RE: Significant W3C Confusion over Namespace Meaning and Policy

Patrick Stickler

> Rather RDDL, or rather, the idea of namespace documents, 
> should just be dropped. Getting back a namespace document which 
> identifies all of the versions of all of the vocabularies, 
> schemas, ontologies, etc. employing terms from that namespace 
> is useless.

I understand, but of course do not agree with, your first sentence. I cannot
parse the rest of what you write.

> How is an application to know *which* version of *which* model to apply 
> in order to interpret the term in question? It can't, because a 
> given namespace is not tied to a specific version of a specific model 
> -- insofar as the specifications are concerned (and that's the key
point!). 

Err, wouldn't that be up to the author of the specification?

The arguments that I think I am hearing from you (again, I have difficulty
understanding most of what you are writing) seem as though you are arguing
both orthogonally and abstractly to what I understand is the issue being
raised in this thread. Let me summarize what I understand is the main
question here:

Suppose the W3C (i.e. a particular WG) authors a specification i.e. Version
1.0 of a particular REC. Later the W3C decides to revise the spec, e.g.
emits Version 2.0.

Also suppose that the REC is associated with a particular NS.

The issue is: if Version 2.0 alters the syntax and/or vocabulary of the REC,
i.e. introduces new terms and makes others, to use the English meaning of,
'redundant', ought the revised syntax use the same namespace URI or a new
one?

A specific example is RDF Version 1.0 vs. 2.0.

It seems that the confusion is that while it is stated that one ought not
use the same namespace URI when a vocabulary changes, that *in practice*
(e.g. RDF) the vocabulary changes while the NS remains the same.

-----

Now I see the utility of obtaining an OWL document when dereferencing a
namespace URI when in, for example, an RDF application, for example to
obtain an ontology defining an RDF property.

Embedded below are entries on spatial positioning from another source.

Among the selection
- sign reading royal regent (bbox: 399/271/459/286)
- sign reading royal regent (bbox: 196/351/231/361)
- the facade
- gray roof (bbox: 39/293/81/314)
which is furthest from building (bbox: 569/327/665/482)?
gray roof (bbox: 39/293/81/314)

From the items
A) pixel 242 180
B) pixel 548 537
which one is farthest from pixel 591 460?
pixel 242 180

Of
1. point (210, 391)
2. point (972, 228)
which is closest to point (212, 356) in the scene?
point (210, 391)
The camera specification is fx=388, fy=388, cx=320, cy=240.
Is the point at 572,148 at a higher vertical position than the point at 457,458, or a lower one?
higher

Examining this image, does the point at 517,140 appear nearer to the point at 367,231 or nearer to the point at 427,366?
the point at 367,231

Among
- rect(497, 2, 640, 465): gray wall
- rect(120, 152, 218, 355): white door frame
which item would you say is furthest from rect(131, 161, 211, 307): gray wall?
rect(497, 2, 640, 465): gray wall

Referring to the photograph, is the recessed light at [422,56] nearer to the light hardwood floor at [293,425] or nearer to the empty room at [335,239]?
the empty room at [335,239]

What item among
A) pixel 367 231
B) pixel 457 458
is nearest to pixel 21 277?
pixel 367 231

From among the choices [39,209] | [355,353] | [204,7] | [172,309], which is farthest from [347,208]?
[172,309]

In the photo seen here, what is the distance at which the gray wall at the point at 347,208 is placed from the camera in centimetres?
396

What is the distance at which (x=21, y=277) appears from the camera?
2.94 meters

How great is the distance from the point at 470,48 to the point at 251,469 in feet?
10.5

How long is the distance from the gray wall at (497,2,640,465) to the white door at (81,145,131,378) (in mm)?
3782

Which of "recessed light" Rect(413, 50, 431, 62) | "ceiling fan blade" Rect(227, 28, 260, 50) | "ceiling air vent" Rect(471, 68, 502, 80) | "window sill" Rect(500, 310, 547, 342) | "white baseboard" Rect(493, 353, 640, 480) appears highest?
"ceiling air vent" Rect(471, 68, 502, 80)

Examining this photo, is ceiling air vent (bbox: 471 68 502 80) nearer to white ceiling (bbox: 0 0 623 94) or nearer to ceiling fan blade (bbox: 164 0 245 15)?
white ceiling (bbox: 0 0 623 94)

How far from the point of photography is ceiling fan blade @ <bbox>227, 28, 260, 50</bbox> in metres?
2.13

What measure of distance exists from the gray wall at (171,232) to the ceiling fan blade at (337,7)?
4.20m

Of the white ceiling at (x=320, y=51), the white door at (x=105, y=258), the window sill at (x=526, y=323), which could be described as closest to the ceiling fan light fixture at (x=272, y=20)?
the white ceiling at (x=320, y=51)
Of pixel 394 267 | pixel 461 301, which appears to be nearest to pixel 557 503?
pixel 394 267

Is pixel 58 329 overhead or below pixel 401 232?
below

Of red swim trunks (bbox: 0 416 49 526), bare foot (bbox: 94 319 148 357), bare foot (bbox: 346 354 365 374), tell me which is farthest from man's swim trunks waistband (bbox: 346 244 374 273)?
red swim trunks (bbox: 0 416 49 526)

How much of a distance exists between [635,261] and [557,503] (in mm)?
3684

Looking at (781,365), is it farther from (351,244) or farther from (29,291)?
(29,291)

In the same way an XML Schema might be obtained when dereferencing a
namespace qualitifed XML element name, and this might be used to validate
the content.

What we were trying to do with RDDL (aside of course from providing human
readability) was to develop a way to obtain any of (for example): an OWL
ontology, an XML Schema, a RELAXNG schema or a DTD, so that software which
understands each of the above specs would each be able to get what it needs
out of a namespace URI. RDDL was designed so that, if the vocabulary author
wished, XML documents would not ***necessarily*** be tied to an ontology
written in a specific ontology definition language, or a schema written in a
specific schema definition language etc.